To indicate this angle in the visualization, we color the plotted
point with black indicting angle nearly zero, then through a spectrum
of ever-lightening colors until light yellow indicates angles near
:math:`\pi/2`.  We use the colors

.. image:: spectrum.*

and bin the angles logarithmicly by

.. math::
   [0,\pi/2048],(\pi/2048,\pi/1024],\ldots,(\pi/8,\pi/4],(\pi/4,\pi/2].

In cases where more than one tensor projects to the same plotting
point, we plot the darker of the two. Since we plot points as small
discs, in cases where the discs overlap we plot the darker disc on
top. 

If :math:`T` is orthogonal to the span of :math:`T_1`, :math:`T_2`,
and :math:`T_3` we will have :math:`c_1=c_2=c_3=0` and cannot consruct
:math:`U`. Thus :math:`T` should not appear in the
visualization. (Numerically one produces a white point at a location
determined by roundoff errors.)


Real Tensors, plotted on a real plane
--------------------------------------

For tensors over the real numbers, our tool uses three tensors
yielding a plane, so we now consider that case in more detail. We
arbitrarily choose to orient the visualization so that :math:`T_3` is
at :math:`(0,0)` and :math:`T_1` is in the direction
:math:`(1,0)`. The angle from :math:`T_1` to :math:`T_3` to
:math:`T_2` is given by

.. math::
   \theta=\arccos\left(\frac{\langle T_1-T_3, T_2-T_3\rangle}
   {\|T_1-T_3\|\,\|T_2-T_3\|} \right)\,

so :math:`T_2` is in the direction :math:`(\cos(\theta),\sin(\theta))`.
A tensor :math:`T=a_1 T_1+a_2T_2+(1-a_1-a_2)T_3` is at the point 

.. math::
   (a_1 \|T_1-T_3\| + \cos(\theta) a_2 \|T_2-T_3\|, 
   \sin(\theta) a_2 \|T_2-T_3\|).

This plotting geometry is illustrated below:

.. math::
   \setlength{\unitlength}{1.7mm}
   \begin{picture}(50,50)(-5,-5)

» Aim 1:
Copy the records word for word, everything from the line that contains "Among the items" down to the last of the records.

» Records from a data source:
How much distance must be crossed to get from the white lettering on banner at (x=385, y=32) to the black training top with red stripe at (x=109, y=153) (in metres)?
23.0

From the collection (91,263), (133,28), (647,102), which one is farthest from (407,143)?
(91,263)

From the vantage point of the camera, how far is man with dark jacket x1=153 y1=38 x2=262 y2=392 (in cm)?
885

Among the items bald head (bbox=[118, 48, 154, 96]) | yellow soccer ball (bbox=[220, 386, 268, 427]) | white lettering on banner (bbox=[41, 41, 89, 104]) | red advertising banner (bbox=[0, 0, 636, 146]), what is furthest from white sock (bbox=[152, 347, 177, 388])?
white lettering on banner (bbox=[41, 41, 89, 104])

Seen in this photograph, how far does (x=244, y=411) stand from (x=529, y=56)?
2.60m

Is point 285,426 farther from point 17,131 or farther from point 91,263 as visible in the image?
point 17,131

» Aim 2:
Pick up the text on plotting tensors on a plane where it stops, and keep writing it.

» Exercise response 1:
Among the items bald head (bbox=[118, 48, 154, 96]) | yellow soccer ball (bbox=[220, 386, 268, 427]) | white lettering on banner (bbox=[41, 41, 89, 104]) | red advertising banner (bbox=[0, 0, 636, 146]), what is furthest from white sock (bbox=[152, 347, 177, 388])?
white lettering on banner (bbox=[41, 41, 89, 104])

Seen in this photograph, how far does (x=244, y=411) stand from (x=529, y=56)?
2.60m

Is point 285,426 farther from point 17,131 or farther from point 91,263 as visible in the image?
point 17,131

» Exercise response 2:
   \put(-5,0){\vector(1,0){50}}
   \put(0,-5){\vector(0,1){50}}
   \put(40,-5){\mbox{x}}
   \put(-5,40){\mbox{y}}
   \put(0,0){\circle*{1}}	
   \put(30,0){\circle*{1}}	
   \put(30,40){\circle*{1}}	
   \put(-4,-4){\mbox{$T_3$}}
   \put(28,-4){\mbox{$T_1$}}
   \put(25,40){\mbox{$T_2$}}
   \put(0,0){\line(3,4){30}}
   \put(5,2){\mbox{$\theta$}}
   \put(25,2){\mbox{$\theta$}}
   \put(0,0){\vector(1,0){20}}
   \put(4,-3){\mbox{$a_1\|T_1-T_3\|$}}
   \put(20,0){\vector(3,4){15}}
   \put(30,10){\mbox{$a_2\|T_2-T_3\|$}}
   \put(35,20){\circle*{1}}	
   \put(30,20){\mbox{$T$}}
   \end{picture}


Complex Tensors, plotted on a complex line
-------------------------------------------

For tensors over the complex numbers, our tool uses two tensors
yielding a complex line. We
arbitrarily choose to orient the visualization so that :math:`T_2` is
at :math:`0+0i` and :math:`T_1` is in the direction
:math:`1+0i`. 
A tensor :math:`T=a_1 T_1+(1-a_1)T_2` is at the complex point :math:`a_1`.
This plotting geometry is illustrated below:

.. math::
   \setlength{\unitlength}{1.7mm}
   \begin{picture}(50,40)(-5,-5)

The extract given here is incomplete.